* begin *

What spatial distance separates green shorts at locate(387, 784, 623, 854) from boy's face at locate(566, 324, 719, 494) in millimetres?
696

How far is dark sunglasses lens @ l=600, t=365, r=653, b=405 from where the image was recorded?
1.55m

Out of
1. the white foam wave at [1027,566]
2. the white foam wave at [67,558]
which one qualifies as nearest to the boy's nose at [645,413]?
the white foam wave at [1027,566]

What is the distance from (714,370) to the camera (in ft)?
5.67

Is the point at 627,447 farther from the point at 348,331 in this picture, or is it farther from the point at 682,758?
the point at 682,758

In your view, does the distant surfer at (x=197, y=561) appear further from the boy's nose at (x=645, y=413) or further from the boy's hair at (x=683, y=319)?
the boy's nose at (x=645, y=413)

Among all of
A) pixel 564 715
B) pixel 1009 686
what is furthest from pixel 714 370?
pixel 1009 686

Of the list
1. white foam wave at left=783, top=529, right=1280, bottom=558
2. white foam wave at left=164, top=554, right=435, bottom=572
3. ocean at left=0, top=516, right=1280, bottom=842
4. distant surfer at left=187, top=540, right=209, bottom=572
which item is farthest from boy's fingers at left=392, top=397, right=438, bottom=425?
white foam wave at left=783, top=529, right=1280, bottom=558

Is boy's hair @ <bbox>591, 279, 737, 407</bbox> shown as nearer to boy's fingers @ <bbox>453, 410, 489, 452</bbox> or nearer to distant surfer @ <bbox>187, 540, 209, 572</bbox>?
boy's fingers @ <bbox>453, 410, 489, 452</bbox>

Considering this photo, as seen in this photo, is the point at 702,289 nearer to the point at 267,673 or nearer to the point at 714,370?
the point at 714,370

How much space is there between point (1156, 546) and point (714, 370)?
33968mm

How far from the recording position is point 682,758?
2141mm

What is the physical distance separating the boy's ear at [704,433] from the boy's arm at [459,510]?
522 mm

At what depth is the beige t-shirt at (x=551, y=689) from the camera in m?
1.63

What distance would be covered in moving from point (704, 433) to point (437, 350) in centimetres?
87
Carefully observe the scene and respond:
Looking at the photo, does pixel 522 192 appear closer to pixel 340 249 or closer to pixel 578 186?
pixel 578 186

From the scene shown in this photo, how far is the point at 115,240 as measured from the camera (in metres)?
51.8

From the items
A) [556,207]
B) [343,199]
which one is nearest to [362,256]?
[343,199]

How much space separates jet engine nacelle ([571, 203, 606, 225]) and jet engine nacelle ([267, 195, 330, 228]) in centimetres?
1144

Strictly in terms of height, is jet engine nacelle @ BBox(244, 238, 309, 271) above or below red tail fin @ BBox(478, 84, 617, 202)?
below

* end *

- _Task objective_: Rewrite every line of the entries above as a Markdown table with the columns Row and Line. Number the rows in order and omit blank lines.

- _Complete output_:
| Row | Line |
|---|---|
| 1 | What spatial distance separates green shorts at locate(387, 784, 623, 854) from boy's face at locate(566, 324, 719, 494) in millimetres? |
| 2 | 696 |
| 3 | How far is dark sunglasses lens @ l=600, t=365, r=653, b=405 from where the image was recorded? |
| 4 | 1.55m |
| 5 | Out of |
| 6 | 1. the white foam wave at [1027,566] |
| 7 | 2. the white foam wave at [67,558] |
| 8 | which one qualifies as nearest to the boy's nose at [645,413]? |
| 9 | the white foam wave at [1027,566] |
| 10 | What is the distance from (714,370) to the camera (in ft)? |
| 11 | 5.67 |
| 12 | Is the point at 627,447 farther from the point at 348,331 in this picture, or is it farther from the point at 682,758? |
| 13 | the point at 682,758 |
| 14 | In your view, does the distant surfer at (x=197, y=561) appear further from the boy's nose at (x=645, y=413) or further from the boy's hair at (x=683, y=319)? |
| 15 | the boy's nose at (x=645, y=413) |
| 16 | Among all of |
| 17 | A) pixel 564 715 |
| 18 | B) pixel 1009 686 |
| 19 | what is furthest from pixel 714 370? |
| 20 | pixel 1009 686 |
| 21 | Of the list |
| 22 | 1. white foam wave at left=783, top=529, right=1280, bottom=558 |
| 23 | 2. white foam wave at left=164, top=554, right=435, bottom=572 |
| 24 | 3. ocean at left=0, top=516, right=1280, bottom=842 |
| 25 | 4. distant surfer at left=187, top=540, right=209, bottom=572 |
| 26 | which item is farthest from boy's fingers at left=392, top=397, right=438, bottom=425? |
| 27 | white foam wave at left=783, top=529, right=1280, bottom=558 |
| 28 | Is boy's hair @ <bbox>591, 279, 737, 407</bbox> shown as nearer to boy's fingers @ <bbox>453, 410, 489, 452</bbox> or nearer to distant surfer @ <bbox>187, 540, 209, 572</bbox>? |
| 29 | boy's fingers @ <bbox>453, 410, 489, 452</bbox> |
| 30 | Considering this photo, as seen in this photo, is the point at 702,289 nearer to the point at 267,673 or nearer to the point at 714,370? |
| 31 | the point at 714,370 |
| 32 | How much space is there between point (1156, 546) and point (714, 370)? |
| 33 | 33968mm |
| 34 | How far from the recording position is point 682,758? |
| 35 | 2141mm |
| 36 | What is the physical distance separating the boy's ear at [704,433] from the boy's arm at [459,510]? |
| 37 | 522 mm |
| 38 | At what depth is the beige t-shirt at (x=551, y=689) from the camera in m? |
| 39 | 1.63 |
| 40 | What distance would be covered in moving from point (704, 433) to point (437, 350) in centimetres? |
| 41 | 87 |
| 42 | Carefully observe the scene and respond: |
| 43 | Looking at the photo, does pixel 522 192 appear closer to pixel 340 249 or closer to pixel 578 186? |
| 44 | pixel 578 186 |
| 45 | From the scene shown in this photo, how far is the point at 115,240 as measured from the camera (in metres)? |
| 46 | 51.8 |
| 47 | From the items |
| 48 | A) [556,207] |
| 49 | B) [343,199] |
| 50 | which one is nearest to [362,256]? |
| 51 | [343,199] |
| 52 | How much space separates jet engine nacelle ([571, 203, 606, 225]) and jet engine nacelle ([267, 195, 330, 228]) in centimetres? |
| 53 | 1144 |
| 54 | Strictly in terms of height, is jet engine nacelle @ BBox(244, 238, 309, 271) above or below red tail fin @ BBox(478, 84, 617, 202)? |
| 55 | below |